In September 1993, Boyce was arrested for allegedly taking part in a drug deal outside a fast-food restaurant in Boulder, Colorado. Boyce stated he never took or used drugs.

==Professional career==
Boyce was selected with the 13th pick in the 2nd round of the 1995 NBA draft by the Atlanta Hawks for whom he played for parts of two seasons from 1996 to 1997, averaging 2.6 points in 30 total games. Boyce's final NBA game was on February 19, 1997, in a 100 - 87 win over the Indiana Pacers where he played for 4 minutes and recorded no stats.

On an 11-year career, Boyce played in the CBA and USBL and also had playing stints in Argentina and France.

==Career statistics==

===NBA===

====Regular season====

| Year | Team | GP | GS | MPG | FG% | 3P% | FT% | RPG | APG | SPG | BPG | PPG |
|---|---|---|---|---|---|---|---|---|---|---|---|---|
| 1995–96 | Atlanta | 8 | 0 | 5.1 | .391 | .500 | .500 | 1.3 | 0.4 | 0.4 | 0.1 | 3.0 |
| 1996–97 | Atlanta | 22 | 2 | 7.0 | .333 | .125 | .500 | 0.7 | 0.6 | 0.5 | 0.2 | 2.5 |
| Career |  | 30 | 2 | 6.5 | .349 | .250 | .500 | 0.8 | 0.5 | 0.4 | 0.2 | 2.6 |

====Playoffs====

| Year | Team | GP | GS | MPG | FG% | 3P% | FT% | RPG | APG | SPG | BPG | PPG |
|---|---|---|---|---|---|---|---|---|---|---|---|---|
| 1995–96 | Atlanta | 1 | 0 | 2.0 | .000 | .000 | .000 | 0.0 | 0.0 | 0.0 | 0.0 | 0.0 |

===College===

| Year | Team | GP | GS | MPG | FG% | 3P% | FT% | RPG | APG | SPG | BPG | PPG |
|---|---|---|---|---|---|---|---|---|---|---|---|---|
| 1991–92 | Colorado | 28 | 28 | 33.5 | .419 | .278 | .564 | 4.8 | 3.1 | 2.4 | 1.0 | 14.9 |
| 1992–93 | Colorado | 27 | 24 | 33.2 | .455 | .315 | .639 | 6.2 | 3.6 | 1.9 | 0.7 | 19.1 |
| 1993–94 | Colorado | 26 | 26 | 34.3 | .401 | .317 | .708 | 6.7 | 4.5 | 2.3 | 1.5 | 22.4 |
| 1994–95 | Colorado | 26 | 26 | 30.8 | .409 | .316 | .706 | 6.5 | 4.1 | 2.5 | 1.1 | 18.5 |
| Career |  | 107 | 104 | 33.0 | .421 | .308 | .666 | 6.0 | 3.8 | 2.3 | 1.1 | 18.6 |

==Coaching career==
Boyce began his coaching career in 2011 with his alma-mater, Proviso East.

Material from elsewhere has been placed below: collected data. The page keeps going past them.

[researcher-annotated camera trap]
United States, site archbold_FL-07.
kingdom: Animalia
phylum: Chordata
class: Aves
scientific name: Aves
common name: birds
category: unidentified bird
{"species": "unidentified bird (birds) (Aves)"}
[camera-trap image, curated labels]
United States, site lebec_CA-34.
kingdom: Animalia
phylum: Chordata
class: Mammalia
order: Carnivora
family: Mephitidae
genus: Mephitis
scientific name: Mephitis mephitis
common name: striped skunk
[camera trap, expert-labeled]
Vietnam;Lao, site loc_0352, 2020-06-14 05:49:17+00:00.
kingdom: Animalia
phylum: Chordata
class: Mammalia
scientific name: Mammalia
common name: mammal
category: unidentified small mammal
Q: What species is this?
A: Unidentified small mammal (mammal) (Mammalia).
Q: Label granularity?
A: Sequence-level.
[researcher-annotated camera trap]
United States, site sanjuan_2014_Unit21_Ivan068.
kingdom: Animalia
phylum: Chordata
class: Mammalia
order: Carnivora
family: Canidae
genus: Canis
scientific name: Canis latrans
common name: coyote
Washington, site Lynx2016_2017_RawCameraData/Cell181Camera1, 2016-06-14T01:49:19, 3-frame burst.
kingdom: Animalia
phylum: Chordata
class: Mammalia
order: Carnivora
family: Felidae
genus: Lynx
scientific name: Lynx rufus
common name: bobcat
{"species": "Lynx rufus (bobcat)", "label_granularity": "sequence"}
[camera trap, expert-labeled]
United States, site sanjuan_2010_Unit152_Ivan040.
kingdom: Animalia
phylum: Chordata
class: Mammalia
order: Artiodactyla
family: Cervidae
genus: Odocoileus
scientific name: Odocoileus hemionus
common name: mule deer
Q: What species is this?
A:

His team finished with a 32–1 record in 2011–12 and a 29–5 record in 2012–13, losing both times in the IHSA tournament to the Jabari Parker-led Simeon Wolverines (in the state title game in the former year, and the state semi-final in the latter.)

On October 19, 2015, Boyce was hired by the Texas Legends of the NBA Development League to work as an assistant coach.

Boyce was reinstated as Proviso East Head Coach at the beginning of March 2016.